What are distributed traces?
A distributed trace is data that tracks an application request as it flows through the various parts of an application. The trace records how long it takes each application component to process the request and pass the result to the next component. Traces can also identify which parts of the application trigger an error.
Benefits and limitations of distributed traces
If you need to research the root cause of a problem, distributed traces are the most effective way to accomplish this. Although logs and metrics might help you know a problem exists, it's difficult to pinpoint the source of the problem in microservices environments without running traces.
The major limitation of distributed traces is that only a fraction of all application requests are traced in most cases. Running traces takes too much time and consumes too many resources to trace every request an application receives. This means you might not always have tracing data available when an error occurs.
In addition, because every application request can be unique, the data in one distributed trace doesn't necessarily enable you to troubleshoot problems related to other requests. The data associated with the requests, endpoints and client-side configurations is likely to vary between requests, so the extent to which you can extrapolate on the basis of one trace to draw conclusions about the application as a whole is limited.
How do logs, metrics and traces work together?
As noted earlier, logs, metrics and traces each provide a valuable, but limited, level of visibility into software environments. However, when you combine these sources, you get a relatively complete picture of what's happening in an environment.
For instance, you might notice from continuous metrics tracking that the application response rate is slowing down, which could indicate a performance issue. But before assuming there's a problem, you'd want to look at the application's logs to check whether the slower responses can be explained by a benign change, such as the app handling more complex transactions than it normally does. If you determine that the application performance degradation reflects a problem, you could then use distributed trace data to identify which specific microservice is triggering it.
Criticisms of the 3 pillars
Although analyzing logs, metrics and traces simultaneously enables engineers to gain a broad understanding of the state of an environment, teams should not limit themselves to these three data sources alone.

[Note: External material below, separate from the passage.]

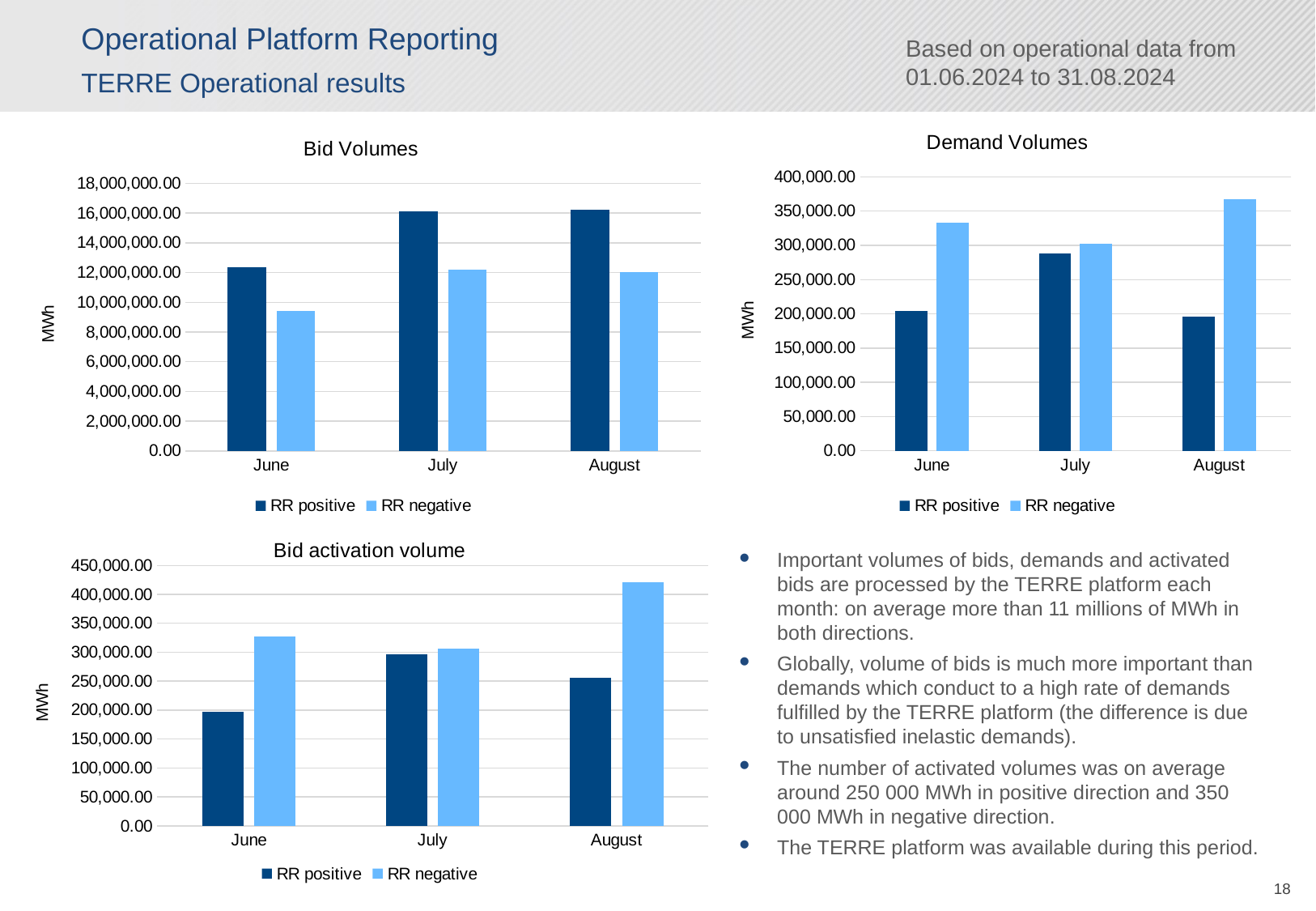
In the Bid Volumes chart, which month has the lowest RR negative bid volume? June In the Bid Volumes chart, which is larger for July: RR positive or RR negative? RR positive In the Demand Volumes chart, which month has the highest RR negative demand volume? August In the Bid activation volume chart, is the RR negative value for August greater or less than 400,000.00? greater In the Bid Volumes chart, is the RR negative value for June greater or less than 10,000,000.00? less In the Bid activation volume chart, which month has the highest RR negative value? August How many series does the legend of the Demand Volumes chart list? 2 What type of chart is the Bid activation volume chart? Bar chart In the Demand Volumes chart, which month has the highest RR positive demand volume? July In the Bid Volumes chart, is the RR positive value for June greater or less than 12,000,000.00? greater In the Bid activation volume chart, which is larger for June: RR positive or RR negative? RR negative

The more data you have to inform observability workflows, the better.
It can be useful, for example, to contextualize logs, metrics and traces with data from a CI/CD pipeline to help you determine which application update or redeployment correlates with a performance degradation. Likewise, business metrics, such as customer retention rates, could be correlated with technical observability metrics to help gauge the effects of technical problems on business performance.
If you want to observe cloud-native environments, start by collecting and analyzing logs, metrics and traces. These aren't the only potential sources of observability, but they are the most important ones, which is what makes them the three pillars of observability.